[STUDY TEXT]
WNChygepdf

WNChygepdf returns Wallenius' non-central hypergeometric probability density function

Syntax

  • Wpdf=WNChygepdf(x,M,K,n,odds)example
  • Wpdf=WNChygepdf(x,M,K,n,odds, accuracy)example

Description

This function calls function WalleniusNCHypergeometricpdf which is a translation into MATLAB of the corresponding C++ function of Fog (2008).

The notation which is used in WNChygepdf and the order of the arguments is the one of MATLAB hyge. The notation which is used inside WalleniusNCHypergeometricpdf is the original one of Fog.

To illustrate the meaning of Wallenius and Fisher' function parameters, let's use the classical biased urn example, with $K$ red balls and $M-K$ white balls, totalling $M$ balls. $n$ balls are drawn at random from the urn without replacement. Each red ball has the weight $\omega_{1}$, and each white ball has the weight $\omega_{2}$; the probability ratio of red over white balls is then given by $odds = \omega_{1} / \omega_{2}$. Note that the odds are fixed once and for all during the drawings.
[/STUDY TEXT]
▶ _YOUR ASSIGNMENT_
Copy out everything in the WNChygepdf text from "Description" down to "of Fog (2008).", switching "calls" to "invokes".
[SUPPLIED DATA]
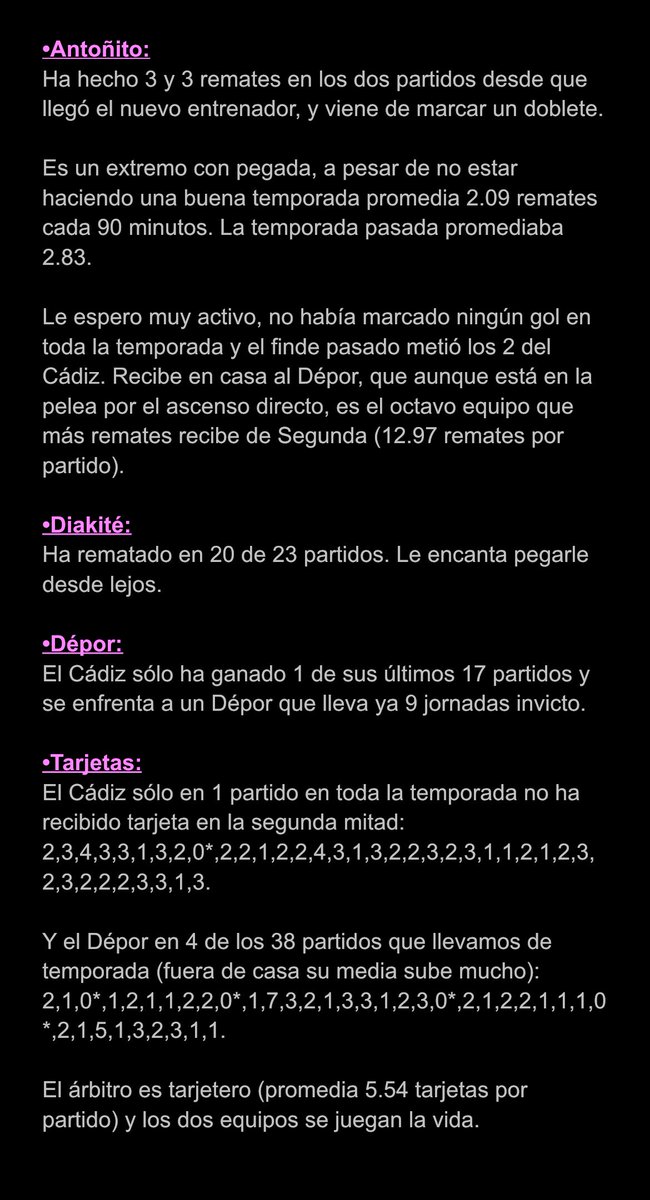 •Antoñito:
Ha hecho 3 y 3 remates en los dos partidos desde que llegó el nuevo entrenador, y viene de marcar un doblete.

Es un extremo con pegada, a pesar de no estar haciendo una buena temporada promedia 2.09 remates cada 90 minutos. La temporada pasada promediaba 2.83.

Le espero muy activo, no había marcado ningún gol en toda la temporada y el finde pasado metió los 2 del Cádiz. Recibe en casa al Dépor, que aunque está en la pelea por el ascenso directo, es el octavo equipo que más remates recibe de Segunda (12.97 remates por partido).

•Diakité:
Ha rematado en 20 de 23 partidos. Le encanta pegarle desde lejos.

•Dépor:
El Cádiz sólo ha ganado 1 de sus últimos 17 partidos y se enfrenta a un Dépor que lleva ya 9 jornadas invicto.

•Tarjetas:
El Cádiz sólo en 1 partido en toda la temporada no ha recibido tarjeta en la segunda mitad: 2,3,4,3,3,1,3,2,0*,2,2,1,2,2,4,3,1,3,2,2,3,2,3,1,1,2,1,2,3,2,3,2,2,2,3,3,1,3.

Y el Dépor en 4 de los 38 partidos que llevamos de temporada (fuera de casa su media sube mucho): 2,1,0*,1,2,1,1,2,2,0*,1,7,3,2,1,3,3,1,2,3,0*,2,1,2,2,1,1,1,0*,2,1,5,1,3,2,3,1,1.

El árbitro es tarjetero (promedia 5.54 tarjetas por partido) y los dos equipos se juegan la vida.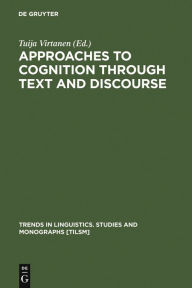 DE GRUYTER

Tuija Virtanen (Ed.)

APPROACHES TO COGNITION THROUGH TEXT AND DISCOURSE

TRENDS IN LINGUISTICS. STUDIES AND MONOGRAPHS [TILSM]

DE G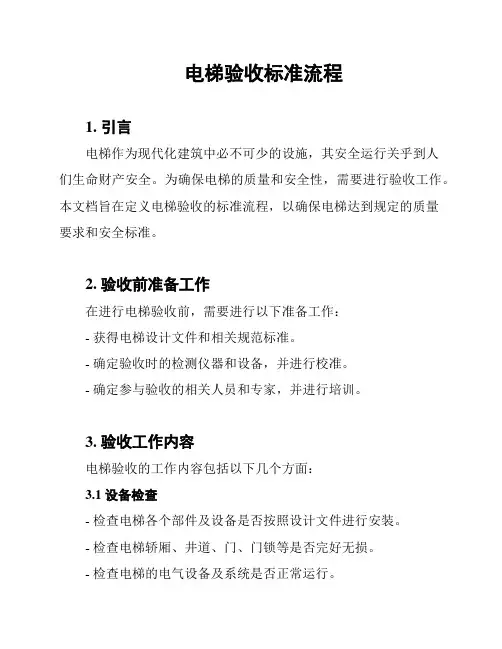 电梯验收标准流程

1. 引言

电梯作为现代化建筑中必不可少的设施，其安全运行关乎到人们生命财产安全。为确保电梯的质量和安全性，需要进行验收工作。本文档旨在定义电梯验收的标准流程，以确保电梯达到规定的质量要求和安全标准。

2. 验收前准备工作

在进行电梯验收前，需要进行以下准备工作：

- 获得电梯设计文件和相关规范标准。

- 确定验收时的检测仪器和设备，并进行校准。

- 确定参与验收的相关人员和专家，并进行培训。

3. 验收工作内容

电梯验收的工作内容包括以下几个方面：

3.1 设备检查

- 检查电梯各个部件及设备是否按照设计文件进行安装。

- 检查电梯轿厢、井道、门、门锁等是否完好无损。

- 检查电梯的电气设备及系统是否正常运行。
[/SUPPLIED DATA]
▶ _ANSWER TO THIS EXERCISE_
Description

This function invokes function WalleniusNCHypergeometricpdf which is a translation into MATLAB of the corresponding C++ function of Fog (2008).